Parfois cependant, à la lecture d’un fait divers du passé, on croirait presque lire la presse du jour tant les événements relatés nous rappellent l’actualité. Ne dit-on d’ailleurs pas que l’histoire est un éternel recommencement ?

C’est ainsi que le 24 mai 1892, le quotidien La Croix du Sud se fait l’écho d’une rumeur qui n’est pas sans rappeler une affaire ayant défrayé la chronique en 2013.

De la viande de cheval à la place du bœuf

Article de "La Croix du Sud" du 24 mai 1892 accusant certains bouchers de faire passer de la viande de cheval pour du boeuf
La Croix du Sud du 24 mai 1892 – source : gallica.bnf.fr / Bibliothèque nationale de France

Quelques mauvais plaisants font circuler, sur le compte des bouchers, certains bruits fâcheux ! Non, ce n’est pas vrai qu’ils vendent, de temps en temps, du cheval pour du bœuf.Nous les savons trop honnêtes gens pour ne pas être innocents ; ils n’auront pas de peine à se justifier.

L’article publié dans La Croix du Sud est très bref et ne fournit aucun détail. On ne sait pas si un boucher en particulier est visé où si c’est l’ensemble de la profession qui est accusée. De même l’auteur ne précise ni depuis quand la rumeur circule ni comment elle a débuté. D’ailleurs, comment a-t-il été informé de l’existence de cette rumeur ?

Malheureusement, je n’ai pas réussi à trouver plus d’informations sur le sujet. La rumeur ne semble pas avoir été reprise dans les autres titres de la presse locale et elle n’a -a priori- pas non plus donné lieu à des disputes ou dégradations.

Le journal est d’ailleurs tellement prompt à afficher son soutien aux bouchers montlaurais que l’on en viendrait presque à se demander s’il n’est pas lui même à l’origine de la rumeur qu’il dénonce.

Il ne nous précise même pas si l’on consommait déjà des lasagnes en 1892 !

Trêve de plaisanterie. S’il est impossible de retrouver le ou les auteurs de la vilaine rumeur, nous pouvons toujours essayer d’identifier les bouchers alors en exercice au village. Peut-être dénicherons nous au passage une information intéressante.

Les bouchers à Montlaur en 1892

Pour identifier les bouchers en exercice au moment des faits, impossible d’effectuer une recherche dans l’annuaire. En effet, la bibliothèque historique des postes et télécommunications nous apprend que le premier annuaire officiel des PTT pour le département de l’Aude n’est publié qu’en 1894.

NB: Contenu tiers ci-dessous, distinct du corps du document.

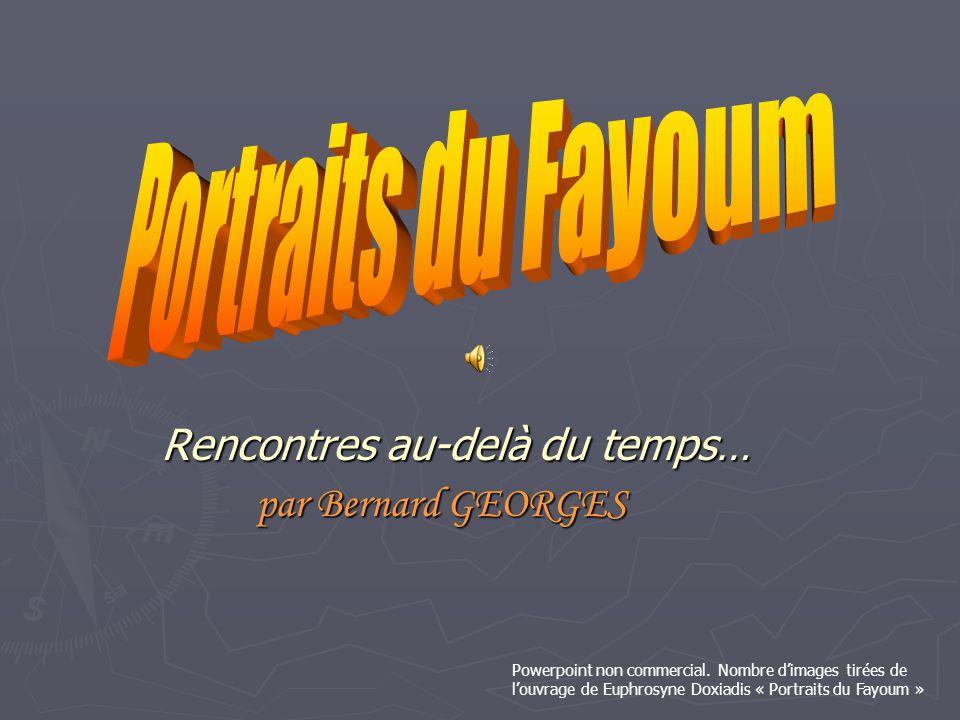 Portraits du Fayoum Rencontres au-delà du temps… par Bernard GEORGES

De plus, même après l’arrivée du téléphone au village, il faut attendre de nombreuses années avant que les coordonnées du boucher du village ne figure dans l’annuaire. En 1975, si quelques artisans et commerçants (épiciers, boulanger, maçons…) sont bien enregistrés dans l’annuaire, toujours point de boucher.

Le moyen le plus sûr d’identifier les bouchers alors en exercice à Montlaur est donc de consulter le recensement le plus proche de l’événement. Les recensements de population, complexes à exploiter dans le cas d’une grande ville, constituent en revanche une mine d’information pour étudier l’histoire locale d’un village comme le nôtre.

On y découvre la composition des foyers, l’organisation des rues du village, les différents commerces et corps de métiers présents,…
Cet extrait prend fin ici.